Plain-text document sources
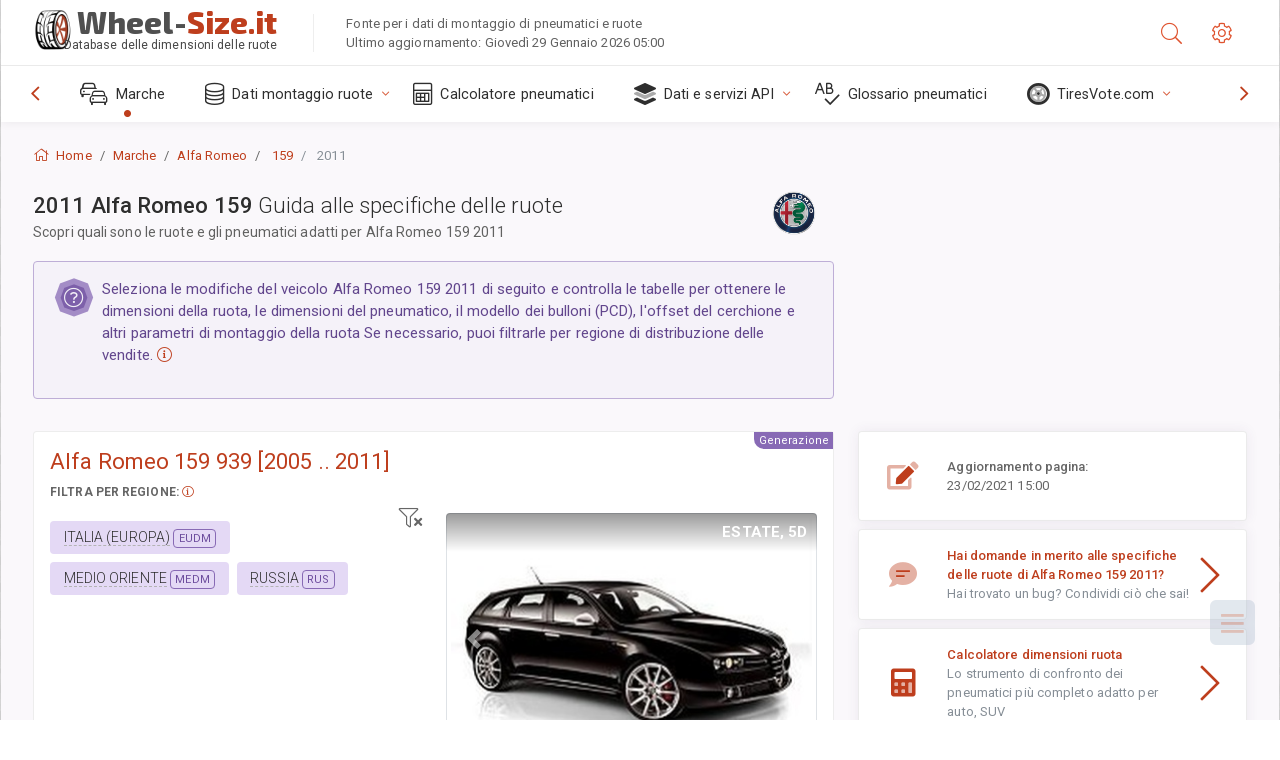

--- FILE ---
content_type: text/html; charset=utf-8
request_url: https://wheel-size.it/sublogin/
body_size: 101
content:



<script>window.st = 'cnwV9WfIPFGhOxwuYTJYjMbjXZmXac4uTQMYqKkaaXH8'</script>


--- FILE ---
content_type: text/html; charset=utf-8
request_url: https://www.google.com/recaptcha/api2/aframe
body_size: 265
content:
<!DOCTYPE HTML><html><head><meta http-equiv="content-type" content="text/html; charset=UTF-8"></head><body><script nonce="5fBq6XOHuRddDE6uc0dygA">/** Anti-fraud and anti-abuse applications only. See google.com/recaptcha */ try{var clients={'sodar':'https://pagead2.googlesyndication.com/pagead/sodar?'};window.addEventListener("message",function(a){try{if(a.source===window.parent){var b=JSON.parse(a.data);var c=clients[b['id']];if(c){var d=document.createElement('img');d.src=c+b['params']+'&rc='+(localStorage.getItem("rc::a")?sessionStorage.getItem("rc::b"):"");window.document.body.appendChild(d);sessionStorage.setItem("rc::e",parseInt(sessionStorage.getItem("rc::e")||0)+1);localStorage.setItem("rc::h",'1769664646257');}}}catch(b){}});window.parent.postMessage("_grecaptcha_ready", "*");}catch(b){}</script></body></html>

Directions for this task:
Without the pictures, print all of the records exactly.

Task output:
--- FILE ---
content_type: text/html; charset=utf-8
request_url: https://wheel-size.it/sublogin/
body_size: 101
content:



<script>window.st = 'cnwV9WfIPFGhOxwuYTJYjMbjXZmXac4uTQMYqKkaaXH8'</script>


--- FILE ---
content_type: text/html; charset=utf-8
request_url: https://www.google.com/recaptcha/api2/aframe
body_size: 265
content:
<!DOCTYPE HTML><html><head><meta http-equiv="content-type" content="text/html; charset=UTF-8"></head><body><script nonce="5fBq6XOHuRddDE6uc0dygA">/** Anti-fraud and anti-abuse applications only. See google.com/recaptcha */ try{var clients={'sodar':'https://pagead2.googlesyndication.com/pagead/sodar?'};window.addEventListener("message",function(a){try{if(a.source===window.parent){var b=JSON.parse(a.data);var c=clients[b['id']];if(c){var d=document.createElement('img');d.src=c+b['params']+'&rc='+(localStorage.getItem("rc::a")?sessionStorage.getItem("rc::b"):"");window.document.body.appendChild(d);sessionStorage.setItem("rc::e",parseInt(sessionStorage.getItem("rc::e")||0)+1);localStorage.setItem("rc::h",'1769664646257');}}}catch(b){}});window.parent.postMessage("_grecaptcha_ready", "*");}catch(b){}</script></body></html>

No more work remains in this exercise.